Association between long non-coding RNA HOTAIR polymorphism and lung cancer risk: A systematic review and meta-analysis

Abstract

Single nucleotide polymorphism (SNP) of long noncoding RNA (lnc)RNA has been reported to be an important factor in cancer development. Recently, lncRNA homeobox transcript antisense intergenic RNA (HOTAIR) was indicated to induce tumorigenesis of several cancer types, but the association between the SNP of lncRNA HOTAIR and lung cancer susceptibility has remained undetermined. The present meta-analysis aimed to investigate the effect of HOTAIR polymorphism on susceptibility to lung cancer. The PubMed, Ovid Medline, Embase and Cochrane Library databases were thoroughly searched. Studies containing data on the incidence of lung cancer in patients with different HOTAIR SNPs were included. The Hardy-Weinberg equilibrium was analyzed to determine genotype distribution and allele frequencies.

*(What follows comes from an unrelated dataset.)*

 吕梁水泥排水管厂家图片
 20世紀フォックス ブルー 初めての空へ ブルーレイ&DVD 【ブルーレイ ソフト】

The odds ratio (OR) was pooled to evaluate the association of different SNPs with the susceptibility to lung cancer. A total of six studies comprising 1,715 patients with lung cancer and 2,745 healthy controls were finally included. A total of 4 SNPs (rs12826786, rs1899663, rs920778 and rs4759314) were reported. Analyses for all of these SNPs individually indicated that the lncRNA HOTAIR rs1899663 C>A polymorphism was a risk factor for lung cancer (dominant mode, AA+CA vs. CC: OR=0.816, 95% CI=0.707-0.942, P=0.005). The present study was the first meta-analysis investigating the association between lncRNA HOTAIR and lung cancer susceptibility. The results indicated that the lncRNA HOTAIR rs1899663 C>A polymorphism is a risk factor for lung cancer. LncRNA HOTAIR may be of value in lung cancer screening, particularly for populations with high-risk factors, as well as prognosis prediction. Future investigations are required to further clarify the intrinsic mechanism of the role of HOTAIR in the oncogenesis of lung cancer.

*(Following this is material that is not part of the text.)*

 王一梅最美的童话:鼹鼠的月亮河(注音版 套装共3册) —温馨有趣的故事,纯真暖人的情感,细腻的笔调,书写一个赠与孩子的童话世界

Keywords: HOTAIR; SNP; lncRNA; lung cancer; susceptibility.

Figure 1

Flowchart of the literature screening. Records were searched via databases (n=46) and other sources (n=8). Finally, a total of 6 records were considered eligible and included in the present meta-analysis. SNP, single nucleotide polymorphism; lncRNA, long noncoding RNA; HOTAIR, homeobox transcript antisense intergenic RNA.

Figure 2

Sensitivity analysis for each single nucleotide polymorphism. The sensitivity was performed by omitting one study at a time. In each row of the forest plot, one study was omitted. Sensitivity analysis was performed for rs12826786, rs1899663, rs4759314 and rs920778 for all modes including (A) dominant mode, (B) recessive mode, (C) additive mode, (D) heterozygote mode, (E) homozygote mode and (F) allele mode.

Figure 3

Analysis for the rs1899663 C>A polymorphism. (A) The forest plot indicates the pooled OR for the effect of the rs1899663 C>A polymorphism on the risk of lung cancer. (B) Egger's test plot and (C) funnel plot for assessment of publication bias. OR, odds ratio; SND, standard normal distribution; se, standard error.

Figure 4

Subgroup analysis. Subgroup analysis was performed based on (A) Newcastle-Ottawa Scale score quality assessment, (B) type of cancer and (C) P-value of Hardy-Weinberg equilibrium. OR, odds ratio; NSCLC, non-small cell lung cancer.